(Try it):
Write the data out again, word for word.

(Data to examine):
=== Section Start ===
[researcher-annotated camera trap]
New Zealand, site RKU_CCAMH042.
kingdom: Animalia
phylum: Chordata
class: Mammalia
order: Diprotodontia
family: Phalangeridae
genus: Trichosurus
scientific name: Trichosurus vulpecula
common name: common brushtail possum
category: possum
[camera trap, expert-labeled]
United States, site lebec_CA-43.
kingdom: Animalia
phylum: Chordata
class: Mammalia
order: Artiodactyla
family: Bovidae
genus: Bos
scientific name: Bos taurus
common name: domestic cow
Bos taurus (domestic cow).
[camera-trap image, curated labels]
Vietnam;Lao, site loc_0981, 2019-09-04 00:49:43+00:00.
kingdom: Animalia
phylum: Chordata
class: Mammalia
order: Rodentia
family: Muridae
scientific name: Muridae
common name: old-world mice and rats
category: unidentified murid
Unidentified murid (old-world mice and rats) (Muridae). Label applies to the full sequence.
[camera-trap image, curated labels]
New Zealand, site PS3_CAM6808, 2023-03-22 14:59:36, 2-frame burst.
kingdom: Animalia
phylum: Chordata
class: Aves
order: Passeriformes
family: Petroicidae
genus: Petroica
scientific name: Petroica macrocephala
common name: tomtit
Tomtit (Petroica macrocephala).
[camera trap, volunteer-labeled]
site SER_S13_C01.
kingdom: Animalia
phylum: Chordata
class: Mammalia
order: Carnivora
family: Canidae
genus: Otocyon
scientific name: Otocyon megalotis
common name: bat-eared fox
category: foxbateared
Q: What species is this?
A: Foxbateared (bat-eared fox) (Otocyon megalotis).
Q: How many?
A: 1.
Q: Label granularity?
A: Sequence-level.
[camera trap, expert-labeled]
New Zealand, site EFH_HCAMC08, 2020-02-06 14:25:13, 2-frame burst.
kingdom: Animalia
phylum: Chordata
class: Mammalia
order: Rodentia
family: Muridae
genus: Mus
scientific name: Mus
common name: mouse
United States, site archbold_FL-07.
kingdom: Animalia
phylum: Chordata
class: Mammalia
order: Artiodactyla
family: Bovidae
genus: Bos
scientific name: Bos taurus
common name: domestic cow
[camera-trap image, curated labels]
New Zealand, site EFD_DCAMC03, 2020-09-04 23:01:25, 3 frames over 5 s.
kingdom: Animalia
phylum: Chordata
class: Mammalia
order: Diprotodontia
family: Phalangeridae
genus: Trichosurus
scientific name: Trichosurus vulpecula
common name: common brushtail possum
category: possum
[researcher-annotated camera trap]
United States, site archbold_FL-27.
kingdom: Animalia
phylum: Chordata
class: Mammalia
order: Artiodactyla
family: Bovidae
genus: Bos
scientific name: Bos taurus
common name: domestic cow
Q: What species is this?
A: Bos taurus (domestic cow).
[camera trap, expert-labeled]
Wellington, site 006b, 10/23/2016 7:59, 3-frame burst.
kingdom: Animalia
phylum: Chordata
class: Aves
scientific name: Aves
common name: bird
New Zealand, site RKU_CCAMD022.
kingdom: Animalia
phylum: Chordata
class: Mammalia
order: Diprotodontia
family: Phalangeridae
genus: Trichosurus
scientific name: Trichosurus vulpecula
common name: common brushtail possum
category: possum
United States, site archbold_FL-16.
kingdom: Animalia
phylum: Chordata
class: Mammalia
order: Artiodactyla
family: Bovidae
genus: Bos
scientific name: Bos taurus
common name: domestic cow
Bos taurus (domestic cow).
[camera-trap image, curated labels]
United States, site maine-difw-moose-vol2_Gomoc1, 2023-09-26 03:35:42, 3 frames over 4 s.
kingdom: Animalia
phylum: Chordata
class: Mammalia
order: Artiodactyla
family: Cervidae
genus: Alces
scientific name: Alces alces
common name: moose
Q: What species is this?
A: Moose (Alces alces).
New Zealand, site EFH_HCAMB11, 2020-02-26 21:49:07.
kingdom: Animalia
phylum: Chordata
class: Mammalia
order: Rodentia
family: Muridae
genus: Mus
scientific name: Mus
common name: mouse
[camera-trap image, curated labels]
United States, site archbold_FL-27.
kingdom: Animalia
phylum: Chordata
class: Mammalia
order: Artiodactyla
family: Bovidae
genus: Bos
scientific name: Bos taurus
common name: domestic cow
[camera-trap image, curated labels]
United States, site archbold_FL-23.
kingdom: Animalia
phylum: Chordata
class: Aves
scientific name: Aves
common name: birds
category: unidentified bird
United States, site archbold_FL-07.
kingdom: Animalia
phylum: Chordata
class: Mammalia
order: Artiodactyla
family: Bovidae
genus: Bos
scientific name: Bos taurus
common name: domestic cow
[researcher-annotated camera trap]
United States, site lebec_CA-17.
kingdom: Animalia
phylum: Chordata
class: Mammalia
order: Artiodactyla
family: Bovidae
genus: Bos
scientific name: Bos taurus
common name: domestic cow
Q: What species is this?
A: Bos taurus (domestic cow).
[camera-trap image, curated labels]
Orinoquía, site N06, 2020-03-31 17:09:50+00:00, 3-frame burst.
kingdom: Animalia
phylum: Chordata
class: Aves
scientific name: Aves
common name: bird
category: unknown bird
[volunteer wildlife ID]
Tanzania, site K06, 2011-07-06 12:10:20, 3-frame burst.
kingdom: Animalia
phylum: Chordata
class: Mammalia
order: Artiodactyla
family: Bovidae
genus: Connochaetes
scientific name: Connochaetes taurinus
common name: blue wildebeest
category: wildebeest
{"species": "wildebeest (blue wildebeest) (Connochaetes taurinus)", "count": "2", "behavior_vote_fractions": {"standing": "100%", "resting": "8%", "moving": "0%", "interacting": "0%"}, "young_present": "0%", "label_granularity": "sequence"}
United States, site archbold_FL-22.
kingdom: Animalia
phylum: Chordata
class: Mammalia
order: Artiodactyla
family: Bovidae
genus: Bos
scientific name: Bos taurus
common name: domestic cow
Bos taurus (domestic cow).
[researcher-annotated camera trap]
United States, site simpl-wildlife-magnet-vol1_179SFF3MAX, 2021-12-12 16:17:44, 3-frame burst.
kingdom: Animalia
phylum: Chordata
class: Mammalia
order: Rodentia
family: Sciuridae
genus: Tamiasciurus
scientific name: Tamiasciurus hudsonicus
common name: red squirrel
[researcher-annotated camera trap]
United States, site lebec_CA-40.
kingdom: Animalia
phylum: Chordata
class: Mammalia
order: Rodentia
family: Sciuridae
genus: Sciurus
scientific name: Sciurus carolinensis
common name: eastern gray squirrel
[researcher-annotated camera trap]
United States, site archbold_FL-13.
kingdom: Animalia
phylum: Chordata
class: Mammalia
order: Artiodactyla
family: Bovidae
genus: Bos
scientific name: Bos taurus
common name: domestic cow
=== Section End ===
(Result of this exercise):
[researcher-annotated camera trap]
New Zealand, site RKU_CCAMH042.
kingdom: Animalia
phylum: Chordata
class: Mammalia
order: Diprotodontia
family: Phalangeridae
genus: Trichosurus
scientific name: Trichosurus vulpecula
common name: common brushtail possum
category: possum
[camera trap, expert-labeled]
United States, site lebec_CA-43.
kingdom: Animalia
phylum: Chordata
class: Mammalia
order: Artiodactyla
family: Bovidae
genus: Bos
scientific name: Bos taurus
common name: domestic cow
Bos taurus (domestic cow).
[camera-trap image, curated labels]
Vietnam;Lao, site loc_0981, 2019-09-04 00:49:43+00:00.
kingdom: Animalia
phylum: Chordata
class: Mammalia
order: Rodentia
family: Muridae
scientific name: Muridae
common name: old-world mice and rats
category: unidentified murid
Unidentified murid (old-world mice and rats) (Muridae). Label applies to the full sequence.
[camera-trap image, curated labels]
New Zealand, site PS3_CAM6808, 2023-03-22 14:59:36, 2-frame burst.
kingdom: Animalia
phylum: Chordata
class: Aves
order: Passeriformes
family: Petroicidae
genus: Petroica
scientific name: Petroica macrocephala
common name: tomtit
Tomtit (Petroica macrocephala).
[camera trap, volunteer-labeled]
site SER_S13_C01.
kingdom: Animalia
phylum: Chordata
class: Mammalia
order: Carnivora
family: Canidae
genus: Otocyon
scientific name: Otocyon megalotis
common name: bat-eared fox
category: foxbateared
Q: What species is this?
A: Foxbateared (bat-eared fox) (Otocyon megalotis).
Q: How many?
A: 1.
Q: Label granularity?
A: Sequence-level.
[camera trap, expert-labeled]
New Zealand, site EFH_HCAMC08, 2020-02-06 14:25:13, 2-frame burst.
kingdom: Animalia
phylum: Chordata
class: Mammalia
order: Rodentia
family: Muridae
genus: Mus
scientific name: Mus
common name: mouse
United States, site archbold_FL-07.
kingdom: Animalia
phylum: Chordata
class: Mammalia
order: Artiodactyla
family: Bovidae
genus: Bos
scientific name: Bos taurus
common name: domestic cow
[camera-trap image, curated labels]
New Zealand, site EFD_DCAMC03, 2020-09-04 23:01:25, 3 frames over 5 s.
kingdom: Animalia
phylum: Chordata
class: Mammalia
order: Diprotodontia
family: Phalangeridae
genus: Trichosurus
scientific name: Trichosurus vulpecula
common name: common brushtail possum
category: possum
[researcher-annotated camera trap]
United States, site archbold_FL-27.
kingdom: Animalia
phylum: Chordata
class: Mammalia
order: Artiodactyla
family: Bovidae
genus: Bos
scientific name: Bos taurus
common name: domestic cow
Q: What species is this?
A: Bos taurus (domestic cow).
[camera trap, expert-labeled]
Wellington, site 006b, 10/23/2016 7:59, 3-frame burst.
kingdom: Animalia
phylum: Chordata
class: Aves
scientific name: Aves
common name: bird
New Zealand, site RKU_CCAMD022.
kingdom: Animalia
phylum: Chordata
class: Mammalia
order: Diprotodontia
family: Phalangeridae
genus: Trichosurus
scientific name: Trichosurus vulpecula
common name: common brushtail possum
category: possum
United States, site archbold_FL-16.
kingdom: Animalia
phylum: Chordata
class: Mammalia
order: Artiodactyla
family: Bovidae
genus: Bos
scientific name: Bos taurus
common name: domestic cow
Bos taurus (domestic cow).
[camera-trap image, curated labels]
United States, site maine-difw-moose-vol2_Gomoc1, 2023-09-26 03:35:42, 3 frames over 4 s.
kingdom: Animalia
phylum: Chordata
class: Mammalia
order: Artiodactyla
family: Cervidae
genus: Alces
scientific name: Alces alces
common name: moose
Q: What species is this?
A: Moose (Alces alces).
New Zealand, site EFH_HCAMB11, 2020-02-26 21:49:07.
kingdom: Animalia
phylum: Chordata
class: Mammalia
order: Rodentia
family: Muridae
genus: Mus
scientific name: Mus
common name: mouse
[camera-trap image, curated labels]
United States, site archbold_FL-27.
kingdom: Animalia
phylum: Chordata
class: Mammalia
order: Artiodactyla
family: Bovidae
genus: Bos
scientific name: Bos taurus
common name: domestic cow
[camera-trap image, curated labels]
United States, site archbold_FL-23.
kingdom: Animalia
phylum: Chordata
class: Aves
scientific name: Aves
common name: birds
category: unidentified bird
United States, site archbold_FL-07.
kingdom: Animalia
phylum: Chordata
class: Mammalia
order: Artiodactyla
family: Bovidae
genus: Bos
scientific name: Bos taurus
common name: domestic cow
[researcher-annotated camera trap]
United States, site lebec_CA-17.
kingdom: Animalia
phylum: Chordata
class: Mammalia
order: Artiodactyla
family: Bovidae
genus: Bos
scientific name: Bos taurus
common name: domestic cow
Q: What species is this?
A: Bos taurus (domestic cow).
[camera-trap image, curated labels]
Orinoquía, site N06, 2020-03-31 17:09:50+00:00, 3-frame burst.
kingdom: Animalia
phylum: Chordata
class: Aves
scientific name: Aves
common name: bird
category: unknown bird
[volunteer wildlife ID]
Tanzania, site K06, 2011-07-06 12:10:20, 3-frame burst.
kingdom: Animalia
phylum: Chordata
class: Mammalia
order: Artiodactyla
family: Bovidae
genus: Connochaetes
scientific name: Connochaetes taurinus
common name: blue wildebeest
category: wildebeest
{"species": "wildebeest (blue wildebeest) (Connochaetes taurinus)", "count": "2", "behavior_vote_fractions": {"standing": "100%", "resting": "8%", "moving": "0%", "interacting": "0%"}, "young_present": "0%", "label_granularity": "sequence"}
United States, site archbold_FL-22.
kingdom: Animalia
phylum: Chordata
class: Mammalia
order: Artiodactyla
family: Bovidae
genus: Bos
scientific name: Bos taurus
common name: domestic cow
Bos taurus (domestic cow).
[researcher-annotated camera trap]
United States, site simpl-wildlife-magnet-vol1_179SFF3MAX, 2021-12-12 16:17:44, 3-frame burst.
kingdom: Animalia
phylum: Chordata
class: Mammalia
order: Rodentia
family: Sciuridae
genus: Tamiasciurus
scientific name: Tamiasciurus hudsonicus
common name: red squirrel
[researcher-annotated camera trap]
United States, site lebec_CA-40.
kingdom: Animalia
phylum: Chordata
class: Mammalia
order: Rodentia
family: Sciuridae
genus: Sciurus
scientific name: Sciurus carolinensis
common name: eastern gray squirrel
[researcher-annotated camera trap]
United States, site archbold_FL-13.
kingdom: Animalia
phylum: Chordata
class: Mammalia
order: Artiodactyla
family: Bovidae
genus: Bos
scientific name: Bos taurus
common name: domestic cow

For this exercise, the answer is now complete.